Le commerce équitable : un bon exemple pour les négociations de Rio +20

Le premier ‘draft zero’ de Rio +20 indique d’emblée que si nous voulons que le développement durable devienne une réalité, nous devons nous efforcer à modifier les modes de production et de consommation classiques. C’est l’objectif, mais c’est aussi une condition essentielle à la mise en œuvre du développement durable. Dès lors, tous les pays doivent promouvoir cet objectif. Certes les pays développés peuvent, dans un premier temps, prendre l’initiative mais ce sont finalement tous les pays qui en tireront avantage.

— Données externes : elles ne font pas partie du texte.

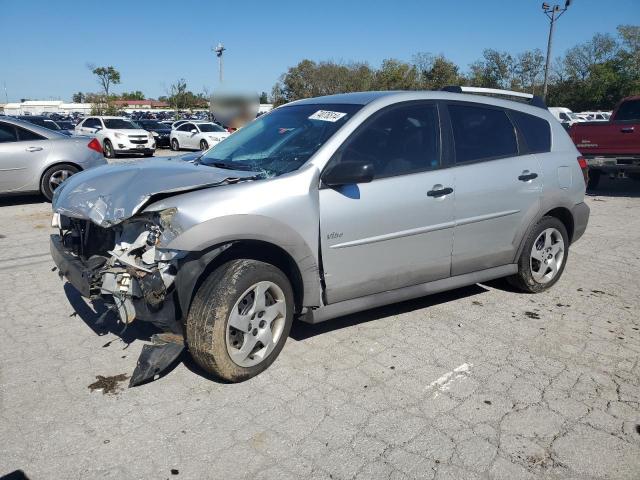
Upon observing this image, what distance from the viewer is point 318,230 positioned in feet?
11.4

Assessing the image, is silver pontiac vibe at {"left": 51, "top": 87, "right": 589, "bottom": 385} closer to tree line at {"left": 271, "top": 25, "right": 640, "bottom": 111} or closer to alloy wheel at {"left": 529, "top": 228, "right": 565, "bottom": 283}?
alloy wheel at {"left": 529, "top": 228, "right": 565, "bottom": 283}

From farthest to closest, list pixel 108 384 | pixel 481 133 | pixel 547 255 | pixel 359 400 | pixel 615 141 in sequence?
pixel 615 141 → pixel 547 255 → pixel 481 133 → pixel 108 384 → pixel 359 400

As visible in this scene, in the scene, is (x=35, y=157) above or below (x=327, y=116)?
below

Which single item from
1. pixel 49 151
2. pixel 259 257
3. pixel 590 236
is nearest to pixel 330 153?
pixel 259 257

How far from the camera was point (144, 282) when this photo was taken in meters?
3.06

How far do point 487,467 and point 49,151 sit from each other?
8836 millimetres

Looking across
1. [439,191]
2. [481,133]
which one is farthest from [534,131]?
[439,191]

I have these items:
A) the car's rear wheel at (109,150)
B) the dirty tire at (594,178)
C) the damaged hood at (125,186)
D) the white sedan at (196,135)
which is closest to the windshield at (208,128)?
the white sedan at (196,135)

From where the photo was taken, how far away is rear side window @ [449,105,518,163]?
14.0 feet

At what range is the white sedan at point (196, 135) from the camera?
23.0 meters

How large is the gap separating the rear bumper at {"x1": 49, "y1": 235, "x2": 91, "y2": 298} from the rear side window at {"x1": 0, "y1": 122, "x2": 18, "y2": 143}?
5991mm

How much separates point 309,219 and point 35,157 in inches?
291

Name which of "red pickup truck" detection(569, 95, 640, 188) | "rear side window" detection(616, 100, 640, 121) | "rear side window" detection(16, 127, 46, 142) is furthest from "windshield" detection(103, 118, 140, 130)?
"rear side window" detection(616, 100, 640, 121)

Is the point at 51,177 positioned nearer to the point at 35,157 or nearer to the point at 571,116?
the point at 35,157
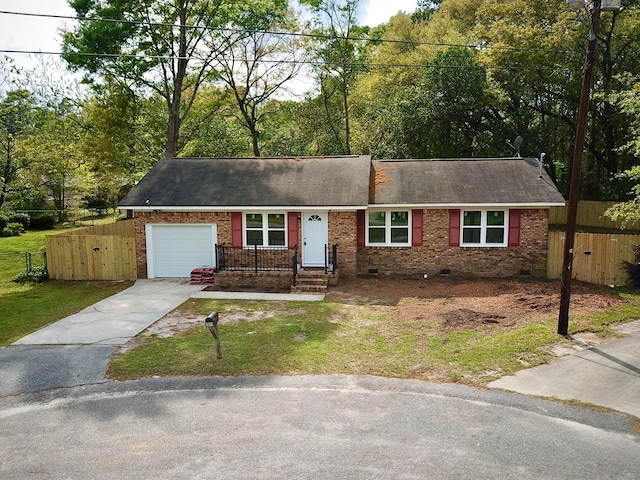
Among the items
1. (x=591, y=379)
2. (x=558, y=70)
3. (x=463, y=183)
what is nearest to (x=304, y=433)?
(x=591, y=379)

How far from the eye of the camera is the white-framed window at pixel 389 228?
17000 mm

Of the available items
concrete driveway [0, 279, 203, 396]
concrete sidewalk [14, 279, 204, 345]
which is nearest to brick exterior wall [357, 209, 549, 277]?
concrete sidewalk [14, 279, 204, 345]

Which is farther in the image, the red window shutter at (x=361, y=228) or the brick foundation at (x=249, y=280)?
the red window shutter at (x=361, y=228)

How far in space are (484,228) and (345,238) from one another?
16.4 feet

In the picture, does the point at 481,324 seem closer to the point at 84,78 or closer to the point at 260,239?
the point at 260,239

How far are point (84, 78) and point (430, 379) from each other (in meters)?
24.3

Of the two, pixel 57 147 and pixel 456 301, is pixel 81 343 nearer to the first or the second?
pixel 456 301

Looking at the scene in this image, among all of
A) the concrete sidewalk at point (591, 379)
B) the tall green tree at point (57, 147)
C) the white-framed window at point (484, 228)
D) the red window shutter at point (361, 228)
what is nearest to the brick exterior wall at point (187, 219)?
the red window shutter at point (361, 228)

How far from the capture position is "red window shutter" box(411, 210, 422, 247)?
55.2 ft

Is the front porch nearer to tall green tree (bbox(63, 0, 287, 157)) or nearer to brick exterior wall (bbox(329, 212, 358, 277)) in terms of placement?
brick exterior wall (bbox(329, 212, 358, 277))

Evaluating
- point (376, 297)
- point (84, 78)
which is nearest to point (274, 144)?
point (84, 78)

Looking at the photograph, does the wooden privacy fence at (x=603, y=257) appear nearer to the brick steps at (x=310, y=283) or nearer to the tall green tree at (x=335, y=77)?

La popularité croissante dont bénéficie le commerce équitable ces dernières années montre que les gens sont ouverts à l’idée d’une consommation plus durable du point de vue économique, écologique et social. Et cela démontre aussi qu’un autre modèle économique est possible. Le Fairtrade offre en effet aux producteurs un accès à des marchés qui reconnaissent et apprécient leurs efforts d’amélioration écologique et sociale de leur fonctionnement et qui, par ailleurs, les considèrent aussi comme partenaires commerciaux sur un pied d’égalité.
Rio + 20 offre une opportunité unique de modifier les modèles actuels de production et de consommation.
1. Sur le plan de la production durable
Les producteurs sont toujours mis sous pression pour fournir des biens et services à des prix toujours plus bas. Il est pourtant évident que les méthodes de production écologiquement et socialement saines ne pourront être efficaces que si elles sont aussi viables au point de vue économique.
C’est pourquoi nous demandons aux gouvernements :
- de favoriser l’établissement d’un système alimentaire durable par le paiement de prix équitables et en soutenant les petits producteurs qui s’efforcent à améliorer eux-mêmes leur situation ;
- d’encourager l’accès des petits producteurs au commerce conformément aux conditions Fairtrade ;
- de veiller, par le biais de mécanismes financiers adéquats, à créer un environnement qui offre aux producteurs Fairtrade la possibilité de répondre aux attentes du marché durable - ce qui revient à financer les adaptations requises par le dérèglement climatique.
2. Sur le plan de la consommation durable
Dans le contexte d’une économie verte, c’est d’abord la minimalisation de l’impact environnemental qui s’impose à l’agenda de la consommation durable. Mais cet impact ne prend absolument pas en compte la possibilité de maximaliser l’impact social et économique de nos achats.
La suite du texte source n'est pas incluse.